Par contre, il n’y a aucun mystère à expliquer les problèmes des produits obligataires dans un environnement inflationniste. Alors que la valeur du dollar se détériore mois après mois, un titre dont les revenus et le remboursement du principal sont libellés en dollars a peu de chances de bien performer. Pas besoin d’avoir un doctorat en économie pour le comprendre.
Longtemps, l’on a cru que les choses étaient différentes pour les actions. Pendant des années, il était communément admis que les actions représentaient une protection contre l’inflation. Cette assertion était enracinée dans l’idée que celles-ci n’étaient pas des créances contre dollar, comme l’étaient les obligations, mais représentaient un droit de propriété sur des entreprises avec des capacités de production. Celles-ci, pensaient les investisseurs, devraient conserver leurs valeurs en termes réels, même si les politiciens conduisaient une politique monétaire expansionniste en dépréciant la monnaie.
Pourquoi est-il apparu qu’il n’en était pas ainsi ?
La principale raison, me semble-t-il, c’est que les actions, dans leur substance économique, sont en fait très similaires à des obligations.
Je sais que cette croyance pourra apparaître singulière pour bien des investisseurs. Ils feront observer immédiatement que le rendement d’une obligation, son coupon, est fixe, tandis que le rendement d’une action (les revenus d’une entreprise) peut varier substantiellement d’une année à l’autre. Tout à fait vrai. Mais quiconque se met à examiner les rendements en agrégat qu’ont enregistré les entreprises au cours de la période d’après-guerre découvrira quelque chose d’assez extraordinaire : les rendements des fonds propres n’ont pas vraiment beaucoup varié.
Au cours des dix premières années de l’après-guerre – la décennie allant jusqu’en 1955 – le Dow Jones Industrials a eu un rendement moyen annuel sur la valeur des capitaux propres de fin d’année des actions qui le composent, de 12,8%. Sur la seconde décennie ce rendement s’est établi à 10,1% et à 10,9% sur la troisième. Les données concernant un univers plus large d’actions, celles du Fortune 500 (dont l’historique peut remonter au milieu des années 50), révèlent des résultats à peu près similaires : 11,2% pour la décennie s’achevant en 1965, 11,8% pour celle allant jusqu’en 1975. Les chiffres pour quelques années exceptionnelles ont été substantiellement plus élevés (le maximum pour le Fortune 500 a été 14,1% en 1974) ou plus faibles (9,5% en 1958 et 1970), mais au fil des ans, et en agrégat, le rendement sur valeur comptable a eu tendance à revenir toujours autour de 12%. Nous ne décelons aucun signe laissant entrevoir un dépassement significatif de ces niveaux dans des années à forte inflation (ou d’ailleurs d’années de faible inflation).

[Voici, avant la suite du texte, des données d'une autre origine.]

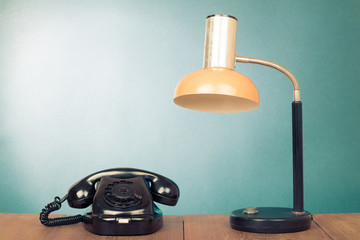Retro rotary telephone and desk lamp on table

Pour l’instant, imaginons-nous ces entreprises, non pas en tant que des actions de sociétés cotées, mais comme des entreprises productives. Émettons l’hypothèse que les propriétaires de ces entreprises les avaient acquises autour de leur valeur comptable. Dans un tel cas de figure, le rendement personnel de ceux-ci aurait été également autour de 12%. Et si leurs rendements ont été aussi réguliers, nous pourrions raisonnablement les assimiler à des « coupons sur actions ».
Dans le monde réel, bien entendu, les investisseurs sur actions ne se contentent pas d’acheter et de conserver leurs titres. Au lieu de cela, beaucoup d’entre eux essaieront de se montrer plus malins que les autres afin de maximiser la proportion des bénéfices des entreprises qui leur reviennent. Ce petit jeu destructeur, et à l’évidence complètement vain en agrégat, n’a aucun impact sur le « coupon sur action » mais a pour effet de réduire la portion qui en reviendra à l’investisseur, car ce dernier subira de substantiels coûts frictionnels, comme les frais de courtage et les coûts de conseil. Ajoutez-y un marché d’options négociables actif, qui n’ajoutera rien à la productivité de l’entreprise Amérique mais exigera le casting de milliers d’intermédiaires pour faire tourner le casino, et les coûts frictionnels augmenteront d’autant.
Il est vrai également que dans le monde réel les investisseurs en actions n’achètent pas habituellement leurs actions à leur valeur comptable. Parfois ils ont l’opportunité d’acheter au-dessous de celle-ci ; mais le plus souvent, cependant, ils ont dû payer plus que la valeur comptable, et à chaque fois que cela se produit, cela se traduit par une pression supplémentaire qui s’exerce alors sur cet objectif de 12%. Je reviendrai plus en détails sur ce relations un peu plus bas. Pour l’instant, concentrons-nous sur le point principal : alors que l’inflation a augmenté, le retour sur capital investi n’a quant à lui pas augmenté. Par essence, ceux qui achètent des actions reçoivent des titres ayant un rendement sous-jacent fixe – tout comme ceux qui achètent des obligations.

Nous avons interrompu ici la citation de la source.